Prima ancora di diventare commissario politico della Brigata Garibaldi Carnia, in molti lo avevano conosciuto come «il medico dei poveri», soprannominato così per la sua estrema disponibilità. Ma, come spesso accade ai protagonisti della Resistenza, anche per la figura di Aulo Magrini «Arturo», Medaglia d’argento al valor militare alla memoria, non sono mancati i tentativi di revisionismo storico stroncati, almeno in parte, da una sentenza della Cassazione di un paio d’anni fa che ha messo al bando le versioni lontane da quelle ufficialmente riconosciute.

Era il 15 luglio del 1944 quando sul ponte di Nojaris, vicino a Sutrio, i nazisti uccisero Magrini e altri due partigiani, il garibaldino Ermes Solari «Griso» e Vito Riolino della Brigata Osoppo. Tra le voci che circolarono nel dopoguerra, si insinuò che «Arturo» fosse stato colpito dal fuoco amico. «Non ci sono dubbi su come sono andate realmente le cose – puntualizza Giulio Magrini, uno dei quattro figli di Aulo – le testimonianze dei presenti e di chi raccolse il corpo sono indiscutibili. Quel giorno i partigiani erano una dozzina e stavano cercando di fermare un’autocolonna tedesca. La borsa che aveva mio padre, nella quale conservava i soldi della brigata, venne portata via da uno dei tedeschi e fu restituita a mia madre mesi dopo, ma senza il denaro».

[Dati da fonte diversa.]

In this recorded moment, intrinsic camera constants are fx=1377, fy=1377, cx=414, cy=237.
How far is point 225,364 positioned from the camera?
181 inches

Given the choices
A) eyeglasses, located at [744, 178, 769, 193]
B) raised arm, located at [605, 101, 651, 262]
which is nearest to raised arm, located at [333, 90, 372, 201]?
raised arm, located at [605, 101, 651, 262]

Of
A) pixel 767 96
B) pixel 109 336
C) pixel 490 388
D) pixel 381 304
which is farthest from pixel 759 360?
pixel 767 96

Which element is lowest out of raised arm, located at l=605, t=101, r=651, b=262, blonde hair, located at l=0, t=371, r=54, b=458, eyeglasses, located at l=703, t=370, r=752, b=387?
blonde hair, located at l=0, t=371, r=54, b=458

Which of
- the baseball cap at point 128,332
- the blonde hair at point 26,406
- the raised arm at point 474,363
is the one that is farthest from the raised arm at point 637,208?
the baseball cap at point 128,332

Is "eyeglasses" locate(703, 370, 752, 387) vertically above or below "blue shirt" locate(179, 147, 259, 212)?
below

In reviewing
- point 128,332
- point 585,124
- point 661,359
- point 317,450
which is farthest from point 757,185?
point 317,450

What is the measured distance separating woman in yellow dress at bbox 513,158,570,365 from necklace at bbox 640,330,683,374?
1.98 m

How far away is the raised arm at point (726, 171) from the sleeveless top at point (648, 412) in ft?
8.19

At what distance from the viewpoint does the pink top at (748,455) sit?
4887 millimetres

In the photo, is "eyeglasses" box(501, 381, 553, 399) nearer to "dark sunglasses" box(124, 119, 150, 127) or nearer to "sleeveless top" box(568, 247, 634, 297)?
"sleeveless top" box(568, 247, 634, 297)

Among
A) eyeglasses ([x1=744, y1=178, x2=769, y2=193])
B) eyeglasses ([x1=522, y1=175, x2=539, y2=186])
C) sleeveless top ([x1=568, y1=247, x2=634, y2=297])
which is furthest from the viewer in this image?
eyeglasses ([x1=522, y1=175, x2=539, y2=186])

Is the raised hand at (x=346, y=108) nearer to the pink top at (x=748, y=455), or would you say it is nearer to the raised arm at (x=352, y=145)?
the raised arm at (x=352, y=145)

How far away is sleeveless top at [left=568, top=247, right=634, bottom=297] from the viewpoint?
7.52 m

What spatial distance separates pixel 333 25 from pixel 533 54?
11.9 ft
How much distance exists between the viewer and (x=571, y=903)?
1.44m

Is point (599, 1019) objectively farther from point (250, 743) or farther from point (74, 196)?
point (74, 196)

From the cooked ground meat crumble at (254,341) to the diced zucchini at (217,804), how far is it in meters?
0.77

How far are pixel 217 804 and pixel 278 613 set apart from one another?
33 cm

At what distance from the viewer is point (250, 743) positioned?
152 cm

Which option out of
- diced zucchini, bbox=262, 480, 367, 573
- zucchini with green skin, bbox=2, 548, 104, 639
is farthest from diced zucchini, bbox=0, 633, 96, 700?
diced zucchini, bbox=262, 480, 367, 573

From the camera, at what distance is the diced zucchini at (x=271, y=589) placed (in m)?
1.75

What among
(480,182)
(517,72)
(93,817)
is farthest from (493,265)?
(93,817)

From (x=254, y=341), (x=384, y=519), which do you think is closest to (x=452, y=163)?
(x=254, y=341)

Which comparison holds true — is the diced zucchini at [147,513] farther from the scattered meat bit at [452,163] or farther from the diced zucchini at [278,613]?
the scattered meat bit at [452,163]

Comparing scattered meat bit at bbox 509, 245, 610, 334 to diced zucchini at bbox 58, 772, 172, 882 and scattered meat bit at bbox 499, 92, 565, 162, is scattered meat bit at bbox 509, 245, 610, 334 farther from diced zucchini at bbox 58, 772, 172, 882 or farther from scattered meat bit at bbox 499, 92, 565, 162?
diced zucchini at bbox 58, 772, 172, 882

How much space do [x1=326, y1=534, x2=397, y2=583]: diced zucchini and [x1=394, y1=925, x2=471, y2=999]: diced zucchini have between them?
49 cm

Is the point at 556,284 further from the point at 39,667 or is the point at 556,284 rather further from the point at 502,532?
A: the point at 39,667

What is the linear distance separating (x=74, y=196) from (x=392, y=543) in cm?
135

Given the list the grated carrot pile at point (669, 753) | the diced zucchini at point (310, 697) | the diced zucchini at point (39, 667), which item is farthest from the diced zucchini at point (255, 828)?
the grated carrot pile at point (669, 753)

Giulio aveva 3 anni e rimase con la giovane mamma Margherita e gli altri fratelli. Il padre Aulo era passato a salutarli poche sere prima di quel tragico giorno. «Il ricordo che ho di lui è sfuocato – racconta – ma in famiglia e con gli amici più stretti se n’è sempre parlato molto, anche se nessuno di noi ha mai voluto sentirsi “il figlio dell’eroe”». Aulo Magrini, seguendo le orme del padre Arturo, si iscrisse alla facoltà di medicina di Padova, città nella quale maturò la sua adesione al comunismo.

«Durante una manifestazione antifascista mio padre si ferì a un polso – prosegue Giulio – . Mio nonno era un liberal radicale e per questo non vedeva di buon occhio l’inclinazione politica del figlio tanto che in quel periodo, annotò su un’agenda la frase «il bolscevismo in casa», segnandolo come uno dei momenti peggiori della sua vita».

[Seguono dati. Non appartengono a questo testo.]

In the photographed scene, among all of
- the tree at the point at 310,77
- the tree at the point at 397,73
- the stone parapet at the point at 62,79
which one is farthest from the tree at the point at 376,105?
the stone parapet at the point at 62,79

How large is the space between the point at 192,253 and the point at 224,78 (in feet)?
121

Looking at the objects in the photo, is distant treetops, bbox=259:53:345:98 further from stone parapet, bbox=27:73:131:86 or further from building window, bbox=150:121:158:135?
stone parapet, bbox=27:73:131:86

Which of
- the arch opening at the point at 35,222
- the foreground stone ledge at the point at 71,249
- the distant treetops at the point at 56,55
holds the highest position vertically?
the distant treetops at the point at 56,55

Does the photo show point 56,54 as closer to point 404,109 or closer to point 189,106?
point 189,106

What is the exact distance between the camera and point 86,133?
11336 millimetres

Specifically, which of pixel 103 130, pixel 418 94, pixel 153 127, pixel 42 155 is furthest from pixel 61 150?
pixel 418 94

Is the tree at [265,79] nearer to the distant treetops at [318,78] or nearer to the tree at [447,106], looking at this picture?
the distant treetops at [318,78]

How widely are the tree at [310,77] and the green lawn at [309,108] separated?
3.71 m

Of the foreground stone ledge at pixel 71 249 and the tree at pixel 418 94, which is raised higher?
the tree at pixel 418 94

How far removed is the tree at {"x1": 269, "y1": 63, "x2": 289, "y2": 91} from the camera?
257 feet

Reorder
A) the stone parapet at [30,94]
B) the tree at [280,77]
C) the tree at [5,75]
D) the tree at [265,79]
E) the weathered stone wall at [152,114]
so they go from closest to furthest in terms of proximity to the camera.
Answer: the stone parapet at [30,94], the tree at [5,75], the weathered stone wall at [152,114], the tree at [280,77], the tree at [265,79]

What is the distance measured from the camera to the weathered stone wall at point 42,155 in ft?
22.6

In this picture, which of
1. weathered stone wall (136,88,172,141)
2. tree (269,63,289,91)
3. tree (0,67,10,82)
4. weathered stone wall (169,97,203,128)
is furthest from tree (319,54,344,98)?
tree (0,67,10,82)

Dopo la laurea, Aulo Magrini iniziò l’attività di medico in Val Pesarina, mantenendo uno sguardo costantemente rivolto alla comunità: «Mio padre aveva letto e studiato tanto, elaborando un po’ di idee, alcune molto attuali sulle questioni dell’economia e della società». Si recava spesso a Tolmezzo, dove conobbe la sua futura sposa Margherita, e dall’unione nacquero Ermanno, Umberto, Giulio e Fabio. Magrini rimase sempre fermo sulle sue posizioni contrarie al regime e quando si intensificarono le minacce fasciste nei suoi confronti – e arrivò un ordine di cattura – il giovane dottore si presentò al comando garibaldino, dando inizio alla vita clandestina, con il nome di «Arturo», in memoria del padre. In quei mesi immaginò un nuovo assetto politico e amministrativo per la Carnia. Come scrive Anna Di Qual in «Aulo Magrini, la vita di un partigiano» (pubblicato in Qualestoria n.2), progettava «non solo il superamento dell’apparato amministrativo fascista, ma anche dell’assetto pre-fascista».

Consapevole del rischio che stava correndo, Aulo lasciò una lettera alla moglie: «Che la ferma e calma decisione che chiunque, nelle sue pur modeste condizioni, voglia considerarsi degno del nome di uomo. Addio Margherita mia, a te e ai cari piccoli figli, in cui troverai sempre conforto e ragione di vita, di lotta, di sacrificio». Oggi, a distanza di più di settanta anni, il figlio Giulio non smette di ricordare il padre, anche ai nipoti: «Racconto loro che il bisnonno è andato nel bosco: «Andiamo a cercarlo?», chiedono. Rispondo che non si fa trovare perché è impegnato a controllare che non tornino più le guerre e ci sia la libertà di dire quello che si pensa».